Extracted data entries

——

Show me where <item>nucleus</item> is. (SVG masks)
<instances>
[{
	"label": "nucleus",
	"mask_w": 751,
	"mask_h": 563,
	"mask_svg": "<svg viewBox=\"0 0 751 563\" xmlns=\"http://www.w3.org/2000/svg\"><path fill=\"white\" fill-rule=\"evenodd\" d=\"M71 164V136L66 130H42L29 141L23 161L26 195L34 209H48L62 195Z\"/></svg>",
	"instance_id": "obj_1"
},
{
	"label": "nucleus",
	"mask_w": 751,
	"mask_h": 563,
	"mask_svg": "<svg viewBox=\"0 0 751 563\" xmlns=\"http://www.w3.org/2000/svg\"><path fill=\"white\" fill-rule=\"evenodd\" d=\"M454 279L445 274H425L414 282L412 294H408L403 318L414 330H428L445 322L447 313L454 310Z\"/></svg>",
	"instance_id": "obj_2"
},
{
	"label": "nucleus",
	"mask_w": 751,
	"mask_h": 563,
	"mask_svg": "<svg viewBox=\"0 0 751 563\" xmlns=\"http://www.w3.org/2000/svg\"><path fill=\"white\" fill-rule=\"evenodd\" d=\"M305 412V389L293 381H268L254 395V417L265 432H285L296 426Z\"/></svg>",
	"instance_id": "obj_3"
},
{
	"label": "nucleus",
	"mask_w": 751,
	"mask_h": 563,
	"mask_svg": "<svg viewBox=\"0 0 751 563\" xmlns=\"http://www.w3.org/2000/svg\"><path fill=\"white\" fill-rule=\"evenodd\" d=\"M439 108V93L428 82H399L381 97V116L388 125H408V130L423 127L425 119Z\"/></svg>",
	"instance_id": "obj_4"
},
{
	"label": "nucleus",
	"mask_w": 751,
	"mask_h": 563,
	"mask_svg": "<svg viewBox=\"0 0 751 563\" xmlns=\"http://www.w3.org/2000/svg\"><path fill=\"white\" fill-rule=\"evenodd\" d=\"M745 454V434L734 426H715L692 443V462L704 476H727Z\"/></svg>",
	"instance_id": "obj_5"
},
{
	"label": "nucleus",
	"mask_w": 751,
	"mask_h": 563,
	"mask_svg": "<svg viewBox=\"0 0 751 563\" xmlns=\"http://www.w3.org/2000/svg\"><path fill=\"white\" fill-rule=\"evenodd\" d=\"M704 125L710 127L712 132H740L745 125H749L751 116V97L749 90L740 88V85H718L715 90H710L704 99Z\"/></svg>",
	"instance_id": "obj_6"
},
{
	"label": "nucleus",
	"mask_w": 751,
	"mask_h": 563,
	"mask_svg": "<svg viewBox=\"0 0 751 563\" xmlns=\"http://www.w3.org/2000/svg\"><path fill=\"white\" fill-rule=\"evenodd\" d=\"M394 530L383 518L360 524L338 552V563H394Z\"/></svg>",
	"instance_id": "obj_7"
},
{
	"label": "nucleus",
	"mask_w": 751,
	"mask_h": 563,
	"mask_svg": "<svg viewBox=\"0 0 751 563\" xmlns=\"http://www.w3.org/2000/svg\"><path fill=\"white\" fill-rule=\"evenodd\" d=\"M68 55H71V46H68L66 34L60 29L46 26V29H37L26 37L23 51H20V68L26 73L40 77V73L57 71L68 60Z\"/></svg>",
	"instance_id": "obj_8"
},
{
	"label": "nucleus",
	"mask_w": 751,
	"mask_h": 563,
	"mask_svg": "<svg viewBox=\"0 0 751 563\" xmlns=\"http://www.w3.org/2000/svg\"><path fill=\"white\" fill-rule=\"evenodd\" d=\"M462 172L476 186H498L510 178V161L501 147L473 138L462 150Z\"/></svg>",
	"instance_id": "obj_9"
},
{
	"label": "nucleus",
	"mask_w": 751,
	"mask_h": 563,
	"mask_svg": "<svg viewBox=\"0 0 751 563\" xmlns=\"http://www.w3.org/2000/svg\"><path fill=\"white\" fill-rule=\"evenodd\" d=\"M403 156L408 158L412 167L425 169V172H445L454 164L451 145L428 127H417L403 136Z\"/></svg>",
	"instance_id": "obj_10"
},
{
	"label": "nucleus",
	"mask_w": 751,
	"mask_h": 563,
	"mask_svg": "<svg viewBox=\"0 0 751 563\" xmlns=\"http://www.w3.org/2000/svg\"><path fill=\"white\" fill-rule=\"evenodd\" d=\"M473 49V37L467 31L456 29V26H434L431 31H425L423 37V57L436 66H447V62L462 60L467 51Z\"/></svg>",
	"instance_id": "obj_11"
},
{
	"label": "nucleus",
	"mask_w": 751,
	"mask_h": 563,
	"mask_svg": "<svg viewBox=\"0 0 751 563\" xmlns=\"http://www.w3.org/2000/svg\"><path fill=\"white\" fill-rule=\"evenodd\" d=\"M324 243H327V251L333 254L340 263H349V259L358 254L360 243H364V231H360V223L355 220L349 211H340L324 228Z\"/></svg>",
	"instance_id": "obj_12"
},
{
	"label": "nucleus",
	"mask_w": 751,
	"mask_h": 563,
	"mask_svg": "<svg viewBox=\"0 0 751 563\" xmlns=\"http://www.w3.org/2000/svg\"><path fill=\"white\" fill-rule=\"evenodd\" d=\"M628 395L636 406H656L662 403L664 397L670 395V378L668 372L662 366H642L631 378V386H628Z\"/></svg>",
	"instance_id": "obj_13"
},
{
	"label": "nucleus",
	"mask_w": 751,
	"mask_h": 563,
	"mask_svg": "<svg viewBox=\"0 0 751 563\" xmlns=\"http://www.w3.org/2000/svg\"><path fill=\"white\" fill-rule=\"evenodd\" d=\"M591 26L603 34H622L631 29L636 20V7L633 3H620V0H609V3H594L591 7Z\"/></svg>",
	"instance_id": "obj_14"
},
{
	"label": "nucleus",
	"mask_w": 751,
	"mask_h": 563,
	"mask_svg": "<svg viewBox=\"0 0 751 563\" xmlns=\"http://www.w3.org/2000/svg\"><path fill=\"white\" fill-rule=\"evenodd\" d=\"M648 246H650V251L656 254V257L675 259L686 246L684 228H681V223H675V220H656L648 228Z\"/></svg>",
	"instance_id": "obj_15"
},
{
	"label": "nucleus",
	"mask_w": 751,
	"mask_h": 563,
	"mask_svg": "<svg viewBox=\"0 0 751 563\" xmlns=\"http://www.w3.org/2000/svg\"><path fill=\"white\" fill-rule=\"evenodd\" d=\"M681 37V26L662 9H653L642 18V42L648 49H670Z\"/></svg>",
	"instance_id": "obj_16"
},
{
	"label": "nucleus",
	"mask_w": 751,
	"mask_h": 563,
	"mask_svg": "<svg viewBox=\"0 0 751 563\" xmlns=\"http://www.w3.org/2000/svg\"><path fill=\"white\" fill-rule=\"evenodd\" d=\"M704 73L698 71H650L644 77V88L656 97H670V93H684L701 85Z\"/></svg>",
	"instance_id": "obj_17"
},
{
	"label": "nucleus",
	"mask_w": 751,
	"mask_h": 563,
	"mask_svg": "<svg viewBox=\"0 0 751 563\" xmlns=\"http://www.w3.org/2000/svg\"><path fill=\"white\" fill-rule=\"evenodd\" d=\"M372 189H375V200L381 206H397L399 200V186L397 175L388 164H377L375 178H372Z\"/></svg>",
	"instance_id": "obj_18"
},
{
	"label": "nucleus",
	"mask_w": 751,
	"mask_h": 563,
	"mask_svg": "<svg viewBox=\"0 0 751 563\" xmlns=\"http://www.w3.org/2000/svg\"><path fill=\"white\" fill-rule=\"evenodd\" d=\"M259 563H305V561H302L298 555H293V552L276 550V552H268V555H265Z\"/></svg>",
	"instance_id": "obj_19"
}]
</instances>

——

* _TASK OBJECTIVE_
Update the rows above, replacing each occurrence of "nucleus" with "nuclear region". Reproduce all rows with nothing else altered.

* _THE OUTPUT_
Show me where <item>nuclear region</item> is. (SVG masks)
<instances>
[{
	"label": "nuclear region",
	"mask_w": 751,
	"mask_h": 563,
	"mask_svg": "<svg viewBox=\"0 0 751 563\" xmlns=\"http://www.w3.org/2000/svg\"><path fill=\"white\" fill-rule=\"evenodd\" d=\"M71 164V136L66 130H42L29 141L23 161L26 195L34 209H48L62 195Z\"/></svg>",
	"instance_id": "obj_1"
},
{
	"label": "nuclear region",
	"mask_w": 751,
	"mask_h": 563,
	"mask_svg": "<svg viewBox=\"0 0 751 563\" xmlns=\"http://www.w3.org/2000/svg\"><path fill=\"white\" fill-rule=\"evenodd\" d=\"M454 279L445 274H425L414 282L412 294H408L403 318L414 330H428L445 322L447 313L454 310Z\"/></svg>",
	"instance_id": "obj_2"
},
{
	"label": "nuclear region",
	"mask_w": 751,
	"mask_h": 563,
	"mask_svg": "<svg viewBox=\"0 0 751 563\" xmlns=\"http://www.w3.org/2000/svg\"><path fill=\"white\" fill-rule=\"evenodd\" d=\"M305 412V389L293 381H268L254 395V417L265 432H285L296 426Z\"/></svg>",
	"instance_id": "obj_3"
},
{
	"label": "nuclear region",
	"mask_w": 751,
	"mask_h": 563,
	"mask_svg": "<svg viewBox=\"0 0 751 563\" xmlns=\"http://www.w3.org/2000/svg\"><path fill=\"white\" fill-rule=\"evenodd\" d=\"M439 108V93L428 82H399L381 97V116L388 125H408V130L423 127L425 119Z\"/></svg>",
	"instance_id": "obj_4"
},
{
	"label": "nuclear region",
	"mask_w": 751,
	"mask_h": 563,
	"mask_svg": "<svg viewBox=\"0 0 751 563\" xmlns=\"http://www.w3.org/2000/svg\"><path fill=\"white\" fill-rule=\"evenodd\" d=\"M745 454V434L734 426H715L692 443V462L704 476H727Z\"/></svg>",
	"instance_id": "obj_5"
},
{
	"label": "nuclear region",
	"mask_w": 751,
	"mask_h": 563,
	"mask_svg": "<svg viewBox=\"0 0 751 563\" xmlns=\"http://www.w3.org/2000/svg\"><path fill=\"white\" fill-rule=\"evenodd\" d=\"M704 125L710 127L712 132H740L745 125H749L751 116V97L749 90L740 88V85H718L715 90H710L704 99Z\"/></svg>",
	"instance_id": "obj_6"
},
{
	"label": "nuclear region",
	"mask_w": 751,
	"mask_h": 563,
	"mask_svg": "<svg viewBox=\"0 0 751 563\" xmlns=\"http://www.w3.org/2000/svg\"><path fill=\"white\" fill-rule=\"evenodd\" d=\"M394 530L383 518L360 524L338 552V563H394Z\"/></svg>",
	"instance_id": "obj_7"
},
{
	"label": "nuclear region",
	"mask_w": 751,
	"mask_h": 563,
	"mask_svg": "<svg viewBox=\"0 0 751 563\" xmlns=\"http://www.w3.org/2000/svg\"><path fill=\"white\" fill-rule=\"evenodd\" d=\"M68 55H71V46H68L66 34L60 29L46 26V29H37L26 37L23 51H20V68L26 73L40 77V73L57 71L68 60Z\"/></svg>",
	"instance_id": "obj_8"
},
{
	"label": "nuclear region",
	"mask_w": 751,
	"mask_h": 563,
	"mask_svg": "<svg viewBox=\"0 0 751 563\" xmlns=\"http://www.w3.org/2000/svg\"><path fill=\"white\" fill-rule=\"evenodd\" d=\"M462 172L476 186H498L510 178V161L501 147L473 138L462 150Z\"/></svg>",
	"instance_id": "obj_9"
},
{
	"label": "nuclear region",
	"mask_w": 751,
	"mask_h": 563,
	"mask_svg": "<svg viewBox=\"0 0 751 563\" xmlns=\"http://www.w3.org/2000/svg\"><path fill=\"white\" fill-rule=\"evenodd\" d=\"M403 156L408 158L412 167L425 169V172H445L454 164L451 145L428 127H417L403 136Z\"/></svg>",
	"instance_id": "obj_10"
},
{
	"label": "nuclear region",
	"mask_w": 751,
	"mask_h": 563,
	"mask_svg": "<svg viewBox=\"0 0 751 563\" xmlns=\"http://www.w3.org/2000/svg\"><path fill=\"white\" fill-rule=\"evenodd\" d=\"M473 49V37L467 31L456 29V26H434L431 31H425L423 37V57L436 66H447V62L462 60L467 51Z\"/></svg>",
	"instance_id": "obj_11"
},
{
	"label": "nuclear region",
	"mask_w": 751,
	"mask_h": 563,
	"mask_svg": "<svg viewBox=\"0 0 751 563\" xmlns=\"http://www.w3.org/2000/svg\"><path fill=\"white\" fill-rule=\"evenodd\" d=\"M324 243H327V251L333 254L340 263H349V259L358 254L360 243H364V231H360V223L355 220L349 211H340L324 228Z\"/></svg>",
	"instance_id": "obj_12"
},
{
	"label": "nuclear region",
	"mask_w": 751,
	"mask_h": 563,
	"mask_svg": "<svg viewBox=\"0 0 751 563\" xmlns=\"http://www.w3.org/2000/svg\"><path fill=\"white\" fill-rule=\"evenodd\" d=\"M628 395L636 406H656L662 403L664 397L670 395V378L668 372L662 366H642L631 378V386H628Z\"/></svg>",
	"instance_id": "obj_13"
},
{
	"label": "nuclear region",
	"mask_w": 751,
	"mask_h": 563,
	"mask_svg": "<svg viewBox=\"0 0 751 563\" xmlns=\"http://www.w3.org/2000/svg\"><path fill=\"white\" fill-rule=\"evenodd\" d=\"M591 26L603 34H622L631 29L636 20V7L633 3H620V0H609V3H594L591 7Z\"/></svg>",
	"instance_id": "obj_14"
},
{
	"label": "nuclear region",
	"mask_w": 751,
	"mask_h": 563,
	"mask_svg": "<svg viewBox=\"0 0 751 563\" xmlns=\"http://www.w3.org/2000/svg\"><path fill=\"white\" fill-rule=\"evenodd\" d=\"M648 246H650V251L656 254V257L675 259L686 246L684 228H681V223H675V220H656L648 228Z\"/></svg>",
	"instance_id": "obj_15"
},
{
	"label": "nuclear region",
	"mask_w": 751,
	"mask_h": 563,
	"mask_svg": "<svg viewBox=\"0 0 751 563\" xmlns=\"http://www.w3.org/2000/svg\"><path fill=\"white\" fill-rule=\"evenodd\" d=\"M681 37V26L662 9H653L642 18V42L648 49H670Z\"/></svg>",
	"instance_id": "obj_16"
},
{
	"label": "nuclear region",
	"mask_w": 751,
	"mask_h": 563,
	"mask_svg": "<svg viewBox=\"0 0 751 563\" xmlns=\"http://www.w3.org/2000/svg\"><path fill=\"white\" fill-rule=\"evenodd\" d=\"M704 73L698 71H650L644 77V88L656 97H670V93H684L701 85Z\"/></svg>",
	"instance_id": "obj_17"
},
{
	"label": "nuclear region",
	"mask_w": 751,
	"mask_h": 563,
	"mask_svg": "<svg viewBox=\"0 0 751 563\" xmlns=\"http://www.w3.org/2000/svg\"><path fill=\"white\" fill-rule=\"evenodd\" d=\"M372 189H375V200L381 206H397L399 200V186L397 175L388 164H377L375 178H372Z\"/></svg>",
	"instance_id": "obj_18"
},
{
	"label": "nuclear region",
	"mask_w": 751,
	"mask_h": 563,
	"mask_svg": "<svg viewBox=\"0 0 751 563\" xmlns=\"http://www.w3.org/2000/svg\"><path fill=\"white\" fill-rule=\"evenodd\" d=\"M259 563H305V561H302L298 555H293V552L276 550V552H268V555H265Z\"/></svg>",
	"instance_id": "obj_19"
}]
</instances>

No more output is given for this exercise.